Input rows:

== == ==

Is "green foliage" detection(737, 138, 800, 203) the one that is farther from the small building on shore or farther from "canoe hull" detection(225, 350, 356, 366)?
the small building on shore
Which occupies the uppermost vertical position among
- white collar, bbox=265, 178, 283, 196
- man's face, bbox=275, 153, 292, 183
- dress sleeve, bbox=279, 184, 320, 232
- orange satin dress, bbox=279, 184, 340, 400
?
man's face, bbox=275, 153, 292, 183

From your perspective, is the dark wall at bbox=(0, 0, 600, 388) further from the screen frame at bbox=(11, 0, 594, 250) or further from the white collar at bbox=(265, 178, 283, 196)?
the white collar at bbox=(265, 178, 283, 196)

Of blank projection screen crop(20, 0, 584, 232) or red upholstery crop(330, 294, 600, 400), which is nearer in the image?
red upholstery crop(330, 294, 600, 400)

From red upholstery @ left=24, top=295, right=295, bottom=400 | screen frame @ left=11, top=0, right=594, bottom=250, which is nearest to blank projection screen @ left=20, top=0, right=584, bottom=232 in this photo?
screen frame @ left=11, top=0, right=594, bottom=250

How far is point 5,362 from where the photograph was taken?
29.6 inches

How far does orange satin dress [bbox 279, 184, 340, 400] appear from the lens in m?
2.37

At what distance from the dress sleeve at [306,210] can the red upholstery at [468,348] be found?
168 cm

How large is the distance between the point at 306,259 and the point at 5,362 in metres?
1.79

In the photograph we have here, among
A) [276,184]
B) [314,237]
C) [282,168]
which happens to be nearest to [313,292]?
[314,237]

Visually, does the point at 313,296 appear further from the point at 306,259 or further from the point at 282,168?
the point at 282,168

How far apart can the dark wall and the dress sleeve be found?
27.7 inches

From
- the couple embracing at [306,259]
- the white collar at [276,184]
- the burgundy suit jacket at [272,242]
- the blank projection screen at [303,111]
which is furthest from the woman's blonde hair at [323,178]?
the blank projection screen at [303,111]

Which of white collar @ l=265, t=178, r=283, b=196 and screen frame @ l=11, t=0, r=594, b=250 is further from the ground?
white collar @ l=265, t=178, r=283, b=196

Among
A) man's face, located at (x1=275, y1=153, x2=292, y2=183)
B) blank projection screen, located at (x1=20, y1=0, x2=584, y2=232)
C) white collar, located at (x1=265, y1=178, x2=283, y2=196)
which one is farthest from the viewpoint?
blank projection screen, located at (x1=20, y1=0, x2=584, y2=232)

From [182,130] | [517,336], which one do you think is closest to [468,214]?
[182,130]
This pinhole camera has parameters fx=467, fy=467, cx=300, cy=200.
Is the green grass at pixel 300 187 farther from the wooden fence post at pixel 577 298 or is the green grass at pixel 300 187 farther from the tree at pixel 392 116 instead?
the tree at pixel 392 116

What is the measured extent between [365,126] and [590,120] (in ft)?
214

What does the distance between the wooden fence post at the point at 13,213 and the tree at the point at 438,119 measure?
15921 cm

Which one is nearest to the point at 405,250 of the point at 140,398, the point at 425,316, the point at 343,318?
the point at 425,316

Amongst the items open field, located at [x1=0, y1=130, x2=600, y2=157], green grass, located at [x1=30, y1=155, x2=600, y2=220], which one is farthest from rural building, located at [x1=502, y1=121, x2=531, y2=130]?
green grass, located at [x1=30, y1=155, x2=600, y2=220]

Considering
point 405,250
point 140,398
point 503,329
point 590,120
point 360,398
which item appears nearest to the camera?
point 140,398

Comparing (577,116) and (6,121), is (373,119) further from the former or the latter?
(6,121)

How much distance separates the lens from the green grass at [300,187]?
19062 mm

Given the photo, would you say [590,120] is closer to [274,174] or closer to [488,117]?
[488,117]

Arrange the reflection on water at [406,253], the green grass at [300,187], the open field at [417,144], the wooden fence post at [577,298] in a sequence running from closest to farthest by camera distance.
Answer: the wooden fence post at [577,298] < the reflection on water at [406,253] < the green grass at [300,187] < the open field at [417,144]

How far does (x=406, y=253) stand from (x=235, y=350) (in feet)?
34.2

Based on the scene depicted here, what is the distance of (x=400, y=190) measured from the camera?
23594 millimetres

== == ==

Rewrite the rows from the line containing "What does the" through the end of the rows, changing "camera" to "viewer" and leaving everything else as it is.

Output of the task:
What does the distance between the wooden fence post at the point at 13,213 and the tree at the point at 438,119 measure?
15921 cm

Which one is nearest to the point at 405,250 of the point at 140,398, the point at 425,316, the point at 343,318?
the point at 425,316

Amongst the items open field, located at [x1=0, y1=130, x2=600, y2=157], green grass, located at [x1=30, y1=155, x2=600, y2=220], which one is farthest from rural building, located at [x1=502, y1=121, x2=531, y2=130]?
green grass, located at [x1=30, y1=155, x2=600, y2=220]

Considering
point 405,250
point 140,398
point 503,329
point 590,120
point 360,398
which item appears nearest to the viewer?
point 140,398

Comparing (577,116) and (6,121), is (373,119) further from the former or the latter?
(6,121)

How much distance separates the lens from the green grass at [300,187]?
19062 mm

Given the photo, would you say [590,120] is closer to [274,174] or closer to [488,117]?
[488,117]

Arrange the reflection on water at [406,253], the green grass at [300,187], the open field at [417,144], the wooden fence post at [577,298] in a sequence running from closest to farthest by viewer distance.
Answer: the wooden fence post at [577,298] < the reflection on water at [406,253] < the green grass at [300,187] < the open field at [417,144]

How far does (x=406, y=253) stand from (x=235, y=350) (in feet)?
34.2

Based on the scene depicted here, what is the distance of (x=400, y=190) measured from the viewer?
23594 millimetres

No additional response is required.